When faced with the task of describing the world around us and the depth of human experience, the limited vocabulary of the English language seems wholly insufficient. In an attempt to rectify the language’s shortcomings, I’ve invented the following words. I share them here along with some examples of usage, and I urge you to include these new terms in your lexicon.
- Tinger (noun) – the intense frustration that comes when someone is unable or unwilling to recognize something that is incredibly obvious. Ex: “I am overwhelmed with tinger when my uncle talks about evolution being a sin; not believing in it, the concept itself.”

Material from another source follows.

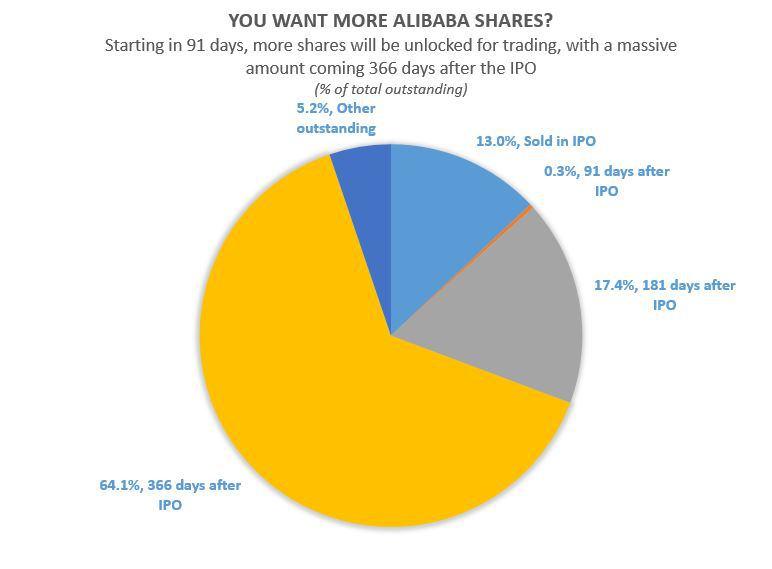 alibaba symbol nasdaq futures prices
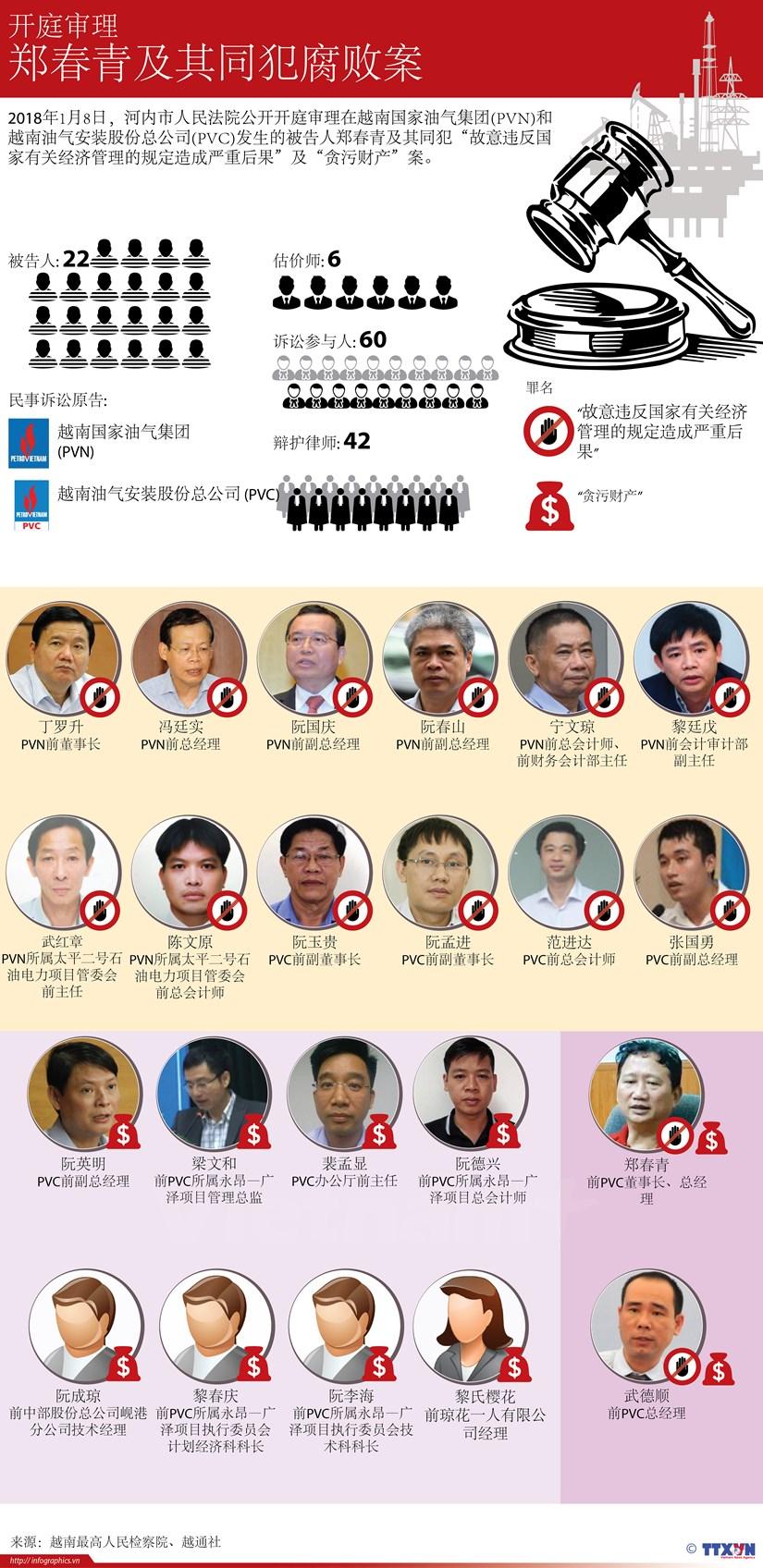 图表新闻:开庭审理郑春青及其同犯腐败案 hinh anh 1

- Macont (noun) – the aroma of horse urine and automobile exhaust found near horse-drawn carriages in urban environments. Derived from French or something. Ex: “When you can smell the macont, you know you’re in Central Park.”
- Flemp (adjective) – the quality of being not quite as good as remembered. Ex: “I really liked this drive-through soup restaurant when I first moved to the city, but tonight it was a bit flemp.”
- Oosay (noun) – the urge to look at one’s reflection every five minutes after getting a haircut. Ex: “I was so overcome with oosay when I stepped into the restroom, I didn’t notice the police tape.”
- Skoince (verb) – to recognize and avoid an acquaintance in a public place before they notice you. Ex: “I almost ran into Ricky at the supermarket, luckily he was preoccupied by the Natural Light display and I was able to skoince.”